I have been proclaiming this for years: A moderate Islam does not exist. For those who don't want to believe me: read the speech which the Italian writer Oriana Fallaci who alas, died last year held in New York on November 28th 2007 when she received a prize for her heroic resistance to Islamo facism and her struggle for freedom:

"A moderate Islam does not exist. It does not exist because there is no difference between Good Islam and Bad Islam. There is Islam and that it the end of it. Islam is the Koran, and nothing other than the Koran. And the Koran is the Mein Kampf of a religion that desires to eliminate others - non-Muslims - who are called infidel dogs, and inferior creatures. Read the Koran, that Mein Kampf, yet again. In whatever version and you will see that the evil which the sons of Allah against us and themselves has perpetrated comes from that book". ...

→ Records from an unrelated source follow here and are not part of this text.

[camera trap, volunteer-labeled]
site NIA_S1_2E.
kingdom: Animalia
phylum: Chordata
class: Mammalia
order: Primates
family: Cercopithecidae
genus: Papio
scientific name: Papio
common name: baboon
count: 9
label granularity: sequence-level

Enough is enough. Let's stop with the politically correct spin and hype. ... The core of the problem is fascistic Islam, the sick ideology of Allah and Mohammed as it is set out in the Islamic Mein Kampf: the Koran. The texts in the Koran leave little to the imagination.
To Islam, as the only global religion that can tolerate no criticism, that's the kind of stuff you slit throats and burn embassies over. They don't even bother asking themselves why they aligned so easily with the Nazis in WWII -- a question that is answered in the pages of the Koran as much as anywhere else.

As Iran threatens, the Dutch government cowers, admitting they're nervous, hoping Wilder will rethink, but to their credit steadfastly saying government has no control over what he says until he says it since they have this quaint freedom of speech thing going there.

That message of freedom makes Wilder's film like Bhutto's return to Pakistan -- dangerous and risky, for sure, but even if it all turns out horribly, it makes a strong point about the dangers of radical, intolerant, ugly, violent Islam.